I have what might be a silly question about the benifits of SBFing your phone. I have been on a bit of a ROM tear recently, flashing different ones and trying them all out. I think I have finally settled, and my phone is running great. My question is does all this flashing adversely effect the performance of the phone and would it be benifical to SBF in order to clean house.

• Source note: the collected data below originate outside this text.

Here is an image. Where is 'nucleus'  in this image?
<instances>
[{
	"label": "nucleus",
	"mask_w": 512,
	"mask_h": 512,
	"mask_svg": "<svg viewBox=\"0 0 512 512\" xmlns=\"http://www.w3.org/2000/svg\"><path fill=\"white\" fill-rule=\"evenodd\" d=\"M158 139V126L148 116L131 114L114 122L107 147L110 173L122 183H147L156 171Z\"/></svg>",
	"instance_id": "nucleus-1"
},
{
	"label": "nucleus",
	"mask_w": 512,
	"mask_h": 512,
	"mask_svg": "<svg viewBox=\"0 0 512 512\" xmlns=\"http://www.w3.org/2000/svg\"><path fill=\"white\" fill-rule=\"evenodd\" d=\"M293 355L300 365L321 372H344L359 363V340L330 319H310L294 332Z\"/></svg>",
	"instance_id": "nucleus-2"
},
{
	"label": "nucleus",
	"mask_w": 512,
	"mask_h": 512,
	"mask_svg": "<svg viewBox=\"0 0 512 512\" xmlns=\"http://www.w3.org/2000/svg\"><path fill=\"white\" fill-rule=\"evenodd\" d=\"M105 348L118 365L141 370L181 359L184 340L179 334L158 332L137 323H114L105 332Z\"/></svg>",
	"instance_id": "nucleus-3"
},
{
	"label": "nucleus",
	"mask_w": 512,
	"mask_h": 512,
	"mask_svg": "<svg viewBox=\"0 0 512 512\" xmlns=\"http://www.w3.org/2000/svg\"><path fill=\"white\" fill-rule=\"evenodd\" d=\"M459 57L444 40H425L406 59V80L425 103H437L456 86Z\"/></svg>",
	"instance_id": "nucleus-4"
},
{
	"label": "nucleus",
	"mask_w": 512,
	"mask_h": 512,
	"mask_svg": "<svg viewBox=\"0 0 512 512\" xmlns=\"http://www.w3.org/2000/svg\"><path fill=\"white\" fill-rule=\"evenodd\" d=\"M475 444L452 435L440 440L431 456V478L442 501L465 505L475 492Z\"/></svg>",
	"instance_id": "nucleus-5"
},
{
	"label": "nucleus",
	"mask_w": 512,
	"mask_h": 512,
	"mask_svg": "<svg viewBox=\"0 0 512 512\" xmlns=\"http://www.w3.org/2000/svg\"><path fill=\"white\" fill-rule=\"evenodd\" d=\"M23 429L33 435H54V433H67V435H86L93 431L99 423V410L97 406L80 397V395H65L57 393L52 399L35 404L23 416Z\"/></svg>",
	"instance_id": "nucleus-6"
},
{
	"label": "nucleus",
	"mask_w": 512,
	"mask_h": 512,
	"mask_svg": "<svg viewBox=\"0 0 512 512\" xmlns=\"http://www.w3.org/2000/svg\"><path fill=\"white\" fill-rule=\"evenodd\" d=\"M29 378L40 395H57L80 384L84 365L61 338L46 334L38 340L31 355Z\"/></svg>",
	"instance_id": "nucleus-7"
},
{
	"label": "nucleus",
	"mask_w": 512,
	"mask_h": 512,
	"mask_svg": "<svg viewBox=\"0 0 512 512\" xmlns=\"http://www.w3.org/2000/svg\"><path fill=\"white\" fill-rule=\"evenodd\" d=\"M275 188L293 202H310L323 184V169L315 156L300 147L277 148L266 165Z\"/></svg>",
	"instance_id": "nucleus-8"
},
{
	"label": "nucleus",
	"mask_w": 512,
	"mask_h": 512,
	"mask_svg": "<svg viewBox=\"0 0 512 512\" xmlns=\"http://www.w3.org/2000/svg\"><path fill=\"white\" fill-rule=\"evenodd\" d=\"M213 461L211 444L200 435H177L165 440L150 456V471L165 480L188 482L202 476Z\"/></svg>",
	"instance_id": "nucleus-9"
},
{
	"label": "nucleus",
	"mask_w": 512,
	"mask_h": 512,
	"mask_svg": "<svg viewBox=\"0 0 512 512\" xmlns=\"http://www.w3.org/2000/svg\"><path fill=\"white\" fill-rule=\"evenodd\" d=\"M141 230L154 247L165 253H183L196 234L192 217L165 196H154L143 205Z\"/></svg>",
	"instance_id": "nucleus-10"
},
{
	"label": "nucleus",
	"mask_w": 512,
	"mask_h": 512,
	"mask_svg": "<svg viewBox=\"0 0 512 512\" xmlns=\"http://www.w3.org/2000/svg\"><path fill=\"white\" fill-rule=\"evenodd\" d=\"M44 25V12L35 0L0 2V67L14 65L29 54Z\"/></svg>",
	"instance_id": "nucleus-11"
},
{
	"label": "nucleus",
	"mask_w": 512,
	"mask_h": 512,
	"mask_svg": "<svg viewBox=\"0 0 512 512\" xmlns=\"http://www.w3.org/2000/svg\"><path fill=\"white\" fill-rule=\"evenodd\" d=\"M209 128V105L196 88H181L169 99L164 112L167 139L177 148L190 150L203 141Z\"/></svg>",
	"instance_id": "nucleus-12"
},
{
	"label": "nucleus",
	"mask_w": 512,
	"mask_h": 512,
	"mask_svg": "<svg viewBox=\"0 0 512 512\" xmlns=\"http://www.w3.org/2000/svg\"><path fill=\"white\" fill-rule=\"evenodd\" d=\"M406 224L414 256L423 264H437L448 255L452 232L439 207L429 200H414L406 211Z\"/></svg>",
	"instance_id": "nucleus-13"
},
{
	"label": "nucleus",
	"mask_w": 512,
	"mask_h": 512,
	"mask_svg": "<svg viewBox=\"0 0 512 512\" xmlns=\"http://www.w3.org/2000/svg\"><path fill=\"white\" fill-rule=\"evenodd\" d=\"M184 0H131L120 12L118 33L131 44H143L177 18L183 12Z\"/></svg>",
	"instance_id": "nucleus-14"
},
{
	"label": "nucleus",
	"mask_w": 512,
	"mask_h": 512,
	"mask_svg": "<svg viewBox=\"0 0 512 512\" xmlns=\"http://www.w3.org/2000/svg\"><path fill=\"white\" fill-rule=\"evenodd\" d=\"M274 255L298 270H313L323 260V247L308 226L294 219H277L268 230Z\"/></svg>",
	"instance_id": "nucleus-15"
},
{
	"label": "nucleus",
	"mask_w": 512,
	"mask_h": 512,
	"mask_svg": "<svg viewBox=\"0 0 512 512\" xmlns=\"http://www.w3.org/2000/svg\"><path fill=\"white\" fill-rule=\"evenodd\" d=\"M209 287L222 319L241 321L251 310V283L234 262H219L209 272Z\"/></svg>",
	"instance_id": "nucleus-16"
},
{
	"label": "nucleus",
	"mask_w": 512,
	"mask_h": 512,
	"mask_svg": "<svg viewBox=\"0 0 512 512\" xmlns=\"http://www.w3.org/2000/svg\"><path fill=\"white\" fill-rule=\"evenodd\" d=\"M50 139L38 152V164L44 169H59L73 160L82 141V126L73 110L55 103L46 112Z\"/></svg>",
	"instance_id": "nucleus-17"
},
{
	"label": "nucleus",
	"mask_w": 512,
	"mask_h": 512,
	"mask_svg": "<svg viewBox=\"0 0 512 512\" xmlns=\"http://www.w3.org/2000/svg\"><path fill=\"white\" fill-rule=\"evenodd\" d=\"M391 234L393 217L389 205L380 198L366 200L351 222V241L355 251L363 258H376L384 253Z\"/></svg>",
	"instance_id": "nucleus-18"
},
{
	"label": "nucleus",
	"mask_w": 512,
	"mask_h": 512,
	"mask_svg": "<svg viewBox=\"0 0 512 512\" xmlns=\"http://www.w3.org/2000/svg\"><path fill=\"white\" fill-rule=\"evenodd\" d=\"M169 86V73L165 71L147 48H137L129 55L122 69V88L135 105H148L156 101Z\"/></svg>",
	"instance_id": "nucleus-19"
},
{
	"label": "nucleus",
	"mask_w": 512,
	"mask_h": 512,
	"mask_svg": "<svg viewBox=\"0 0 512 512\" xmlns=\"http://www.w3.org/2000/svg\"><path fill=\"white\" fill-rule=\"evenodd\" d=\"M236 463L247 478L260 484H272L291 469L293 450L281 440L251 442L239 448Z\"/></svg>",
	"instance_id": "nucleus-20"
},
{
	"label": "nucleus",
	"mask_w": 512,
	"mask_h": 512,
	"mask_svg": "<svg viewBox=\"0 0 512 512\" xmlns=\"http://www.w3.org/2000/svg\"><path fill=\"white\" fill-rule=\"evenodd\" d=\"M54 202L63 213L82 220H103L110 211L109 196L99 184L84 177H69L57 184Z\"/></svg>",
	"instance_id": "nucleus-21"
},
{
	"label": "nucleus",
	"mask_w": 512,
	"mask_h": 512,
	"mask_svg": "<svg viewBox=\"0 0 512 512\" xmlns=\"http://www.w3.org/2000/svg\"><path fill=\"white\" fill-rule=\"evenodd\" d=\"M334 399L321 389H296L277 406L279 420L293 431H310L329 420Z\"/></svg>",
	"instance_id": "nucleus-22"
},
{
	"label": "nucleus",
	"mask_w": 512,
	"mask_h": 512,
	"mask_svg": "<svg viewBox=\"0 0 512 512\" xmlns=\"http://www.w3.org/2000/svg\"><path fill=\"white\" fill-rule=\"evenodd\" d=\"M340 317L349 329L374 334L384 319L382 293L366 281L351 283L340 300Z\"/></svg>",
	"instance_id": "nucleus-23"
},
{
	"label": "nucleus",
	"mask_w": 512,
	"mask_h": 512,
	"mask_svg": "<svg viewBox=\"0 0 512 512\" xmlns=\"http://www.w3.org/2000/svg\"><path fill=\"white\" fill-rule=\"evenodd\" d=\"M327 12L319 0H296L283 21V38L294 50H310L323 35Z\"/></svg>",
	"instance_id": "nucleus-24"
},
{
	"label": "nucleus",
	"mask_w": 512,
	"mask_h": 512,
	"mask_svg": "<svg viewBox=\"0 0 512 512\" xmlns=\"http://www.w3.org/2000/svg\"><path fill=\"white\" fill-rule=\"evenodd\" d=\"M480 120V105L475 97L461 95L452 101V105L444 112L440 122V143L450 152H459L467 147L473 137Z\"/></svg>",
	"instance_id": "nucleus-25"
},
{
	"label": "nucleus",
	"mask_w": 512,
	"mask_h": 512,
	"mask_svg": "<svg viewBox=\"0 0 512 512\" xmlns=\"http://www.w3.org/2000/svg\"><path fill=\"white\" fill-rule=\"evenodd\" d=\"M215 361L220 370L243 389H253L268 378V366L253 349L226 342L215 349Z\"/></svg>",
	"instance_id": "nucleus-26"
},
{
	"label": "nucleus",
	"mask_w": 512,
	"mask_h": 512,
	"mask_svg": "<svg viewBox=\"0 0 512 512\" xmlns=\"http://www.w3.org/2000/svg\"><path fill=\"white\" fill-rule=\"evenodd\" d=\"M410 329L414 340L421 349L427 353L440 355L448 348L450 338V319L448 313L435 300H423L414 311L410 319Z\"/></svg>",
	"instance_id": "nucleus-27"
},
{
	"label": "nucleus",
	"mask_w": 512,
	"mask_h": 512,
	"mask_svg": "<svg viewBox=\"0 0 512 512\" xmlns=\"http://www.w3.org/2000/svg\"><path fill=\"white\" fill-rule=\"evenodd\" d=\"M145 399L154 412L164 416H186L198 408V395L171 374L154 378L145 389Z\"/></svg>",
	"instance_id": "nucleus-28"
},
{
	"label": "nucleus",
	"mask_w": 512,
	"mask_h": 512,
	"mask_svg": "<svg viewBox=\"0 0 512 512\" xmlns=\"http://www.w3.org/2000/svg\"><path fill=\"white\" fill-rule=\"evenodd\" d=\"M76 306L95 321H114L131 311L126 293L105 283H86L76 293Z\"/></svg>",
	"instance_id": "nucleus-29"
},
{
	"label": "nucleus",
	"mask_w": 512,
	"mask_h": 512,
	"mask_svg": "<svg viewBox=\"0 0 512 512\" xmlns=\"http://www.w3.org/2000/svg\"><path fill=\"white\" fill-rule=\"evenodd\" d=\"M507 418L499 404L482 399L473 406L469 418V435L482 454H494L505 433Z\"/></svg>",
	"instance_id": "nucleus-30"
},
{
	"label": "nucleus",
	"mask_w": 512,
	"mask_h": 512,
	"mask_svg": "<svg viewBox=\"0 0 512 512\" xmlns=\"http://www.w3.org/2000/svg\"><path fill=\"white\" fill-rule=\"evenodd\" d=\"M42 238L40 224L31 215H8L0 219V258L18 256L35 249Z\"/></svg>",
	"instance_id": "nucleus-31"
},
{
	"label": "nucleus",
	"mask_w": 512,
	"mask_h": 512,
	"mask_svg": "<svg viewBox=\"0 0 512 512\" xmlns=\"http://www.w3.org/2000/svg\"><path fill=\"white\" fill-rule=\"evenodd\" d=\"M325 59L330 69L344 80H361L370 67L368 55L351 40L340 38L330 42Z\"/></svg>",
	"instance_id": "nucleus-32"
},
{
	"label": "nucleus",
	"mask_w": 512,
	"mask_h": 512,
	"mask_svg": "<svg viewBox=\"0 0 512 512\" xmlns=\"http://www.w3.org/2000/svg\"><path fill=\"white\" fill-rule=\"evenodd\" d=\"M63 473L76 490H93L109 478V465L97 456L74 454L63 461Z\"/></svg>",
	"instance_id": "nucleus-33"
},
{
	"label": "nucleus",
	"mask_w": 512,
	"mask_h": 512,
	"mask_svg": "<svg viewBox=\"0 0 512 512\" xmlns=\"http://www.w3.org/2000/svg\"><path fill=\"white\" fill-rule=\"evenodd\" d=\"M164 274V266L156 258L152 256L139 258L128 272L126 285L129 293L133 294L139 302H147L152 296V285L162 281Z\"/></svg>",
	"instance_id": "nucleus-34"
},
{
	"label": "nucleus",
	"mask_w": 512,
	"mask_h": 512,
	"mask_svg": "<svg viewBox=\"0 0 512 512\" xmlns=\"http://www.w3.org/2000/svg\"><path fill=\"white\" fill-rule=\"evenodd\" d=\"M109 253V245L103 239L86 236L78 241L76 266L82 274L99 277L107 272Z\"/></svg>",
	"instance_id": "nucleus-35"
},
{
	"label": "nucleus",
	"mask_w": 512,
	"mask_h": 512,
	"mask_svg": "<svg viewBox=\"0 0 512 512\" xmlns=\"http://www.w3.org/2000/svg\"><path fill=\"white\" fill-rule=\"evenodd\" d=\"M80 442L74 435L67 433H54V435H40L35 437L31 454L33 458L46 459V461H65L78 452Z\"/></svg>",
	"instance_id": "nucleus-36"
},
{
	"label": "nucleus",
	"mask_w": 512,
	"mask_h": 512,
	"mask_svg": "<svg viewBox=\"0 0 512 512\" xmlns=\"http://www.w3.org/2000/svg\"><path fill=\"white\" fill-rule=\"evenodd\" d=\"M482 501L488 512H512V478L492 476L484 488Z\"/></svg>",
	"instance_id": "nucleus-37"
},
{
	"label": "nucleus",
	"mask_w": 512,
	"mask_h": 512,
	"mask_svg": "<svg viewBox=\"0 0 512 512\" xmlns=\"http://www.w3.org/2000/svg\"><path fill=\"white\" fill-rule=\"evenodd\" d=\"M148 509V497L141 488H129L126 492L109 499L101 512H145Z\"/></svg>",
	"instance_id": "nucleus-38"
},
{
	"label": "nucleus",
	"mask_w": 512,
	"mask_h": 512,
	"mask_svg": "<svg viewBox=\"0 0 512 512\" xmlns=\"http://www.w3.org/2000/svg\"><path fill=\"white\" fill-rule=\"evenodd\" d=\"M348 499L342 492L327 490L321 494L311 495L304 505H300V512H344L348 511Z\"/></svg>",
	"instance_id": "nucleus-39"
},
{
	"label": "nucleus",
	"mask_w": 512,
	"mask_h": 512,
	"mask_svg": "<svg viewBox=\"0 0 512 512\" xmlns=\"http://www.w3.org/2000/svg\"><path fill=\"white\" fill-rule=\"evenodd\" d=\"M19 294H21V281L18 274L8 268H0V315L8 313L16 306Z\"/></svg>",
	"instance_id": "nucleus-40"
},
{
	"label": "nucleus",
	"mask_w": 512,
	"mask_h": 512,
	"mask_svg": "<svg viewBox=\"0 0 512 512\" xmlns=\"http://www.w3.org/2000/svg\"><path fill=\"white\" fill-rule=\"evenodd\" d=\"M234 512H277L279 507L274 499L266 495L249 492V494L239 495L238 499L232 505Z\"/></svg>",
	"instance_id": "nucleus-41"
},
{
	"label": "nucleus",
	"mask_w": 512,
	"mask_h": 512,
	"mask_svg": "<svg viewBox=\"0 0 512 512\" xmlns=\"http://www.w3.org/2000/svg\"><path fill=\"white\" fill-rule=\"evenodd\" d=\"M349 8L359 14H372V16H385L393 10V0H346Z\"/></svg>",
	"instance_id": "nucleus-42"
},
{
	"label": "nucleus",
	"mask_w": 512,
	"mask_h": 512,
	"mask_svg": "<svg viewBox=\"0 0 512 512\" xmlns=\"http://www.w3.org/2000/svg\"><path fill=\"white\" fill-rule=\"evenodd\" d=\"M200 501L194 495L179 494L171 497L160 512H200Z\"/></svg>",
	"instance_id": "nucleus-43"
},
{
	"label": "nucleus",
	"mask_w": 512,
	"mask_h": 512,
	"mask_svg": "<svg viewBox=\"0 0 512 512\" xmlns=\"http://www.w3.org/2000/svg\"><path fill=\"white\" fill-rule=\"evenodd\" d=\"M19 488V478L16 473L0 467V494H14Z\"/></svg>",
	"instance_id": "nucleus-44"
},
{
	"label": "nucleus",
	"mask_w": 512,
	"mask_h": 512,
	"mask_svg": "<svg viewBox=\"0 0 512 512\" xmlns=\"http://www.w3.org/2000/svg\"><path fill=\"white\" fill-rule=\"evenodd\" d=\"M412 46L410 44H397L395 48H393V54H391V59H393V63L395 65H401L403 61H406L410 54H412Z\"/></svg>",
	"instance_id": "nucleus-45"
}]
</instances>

I'm not sure if the formatting that occurs during the ROM installation process ensures that there is nothing residual there. I was hoping one of you more enlightened folks could educate me a little.

Thanks in advance.


----------



## SyNiK4L (Jun 7, 2011)

well usually sbf'ing would be to get yourself to a certain version of android. So that u can flash a certain rom. IE: The .340 sbf needs to be flashed prior to install cm7 or miui. because they need the froyo kernel. Flashing from rom to rom doesnt effect the phones performance at all...unless you dont wipe data between the 2 roms. that would most likely cause problems. But in your situation if your running a rom now and your phone is fine. there isnt really any reason to sbf. Iv been switching roms and whatnot lately too. and i havent sbf'ed since i switched from liberty(.596) to cyanogen(.340) To do that i had to sbf to .340 and then install cm7. Since then iv swapped between miui,cm7 and omfgb a bunch of times and my phone is still running fine. i basically havent sbfed in like 2-3 months now


----------



## -Jeff- (Aug 10, 2011)

SyNiK4L said:


> well usually sbf'ing would be to get yourself to a certain version of android. So that u can flash a certain rom. IE: The .340 sbf needs to be flashed prior to install cm7 or miui. because they need the froyo kernel. Flashing from rom to rom doesnt effect the phones performance at all...unless you dont wipe data between the 2 roms. that would most likely cause problems. But in your situation if your running a rom now and your phone is fine. there isnt really any reason to sbf. Iv been switching roms and whatnot lately too. and i havent sbf'ed since i switched from liberty(.596) to cyanogen(.340) To do that i had to sbf to .340 and then install cm7. Since then iv swapped between miui,cm7 and omfgb a bunch of times and my phone is still running fine. i basically havent sbfed in like 2-3 months now


Makes sense. I appreciate the response.

|Jeff|


----------



## SyNiK4L (Jun 7, 2011)

NP man. If u have any other questions about it feel free to ask


----------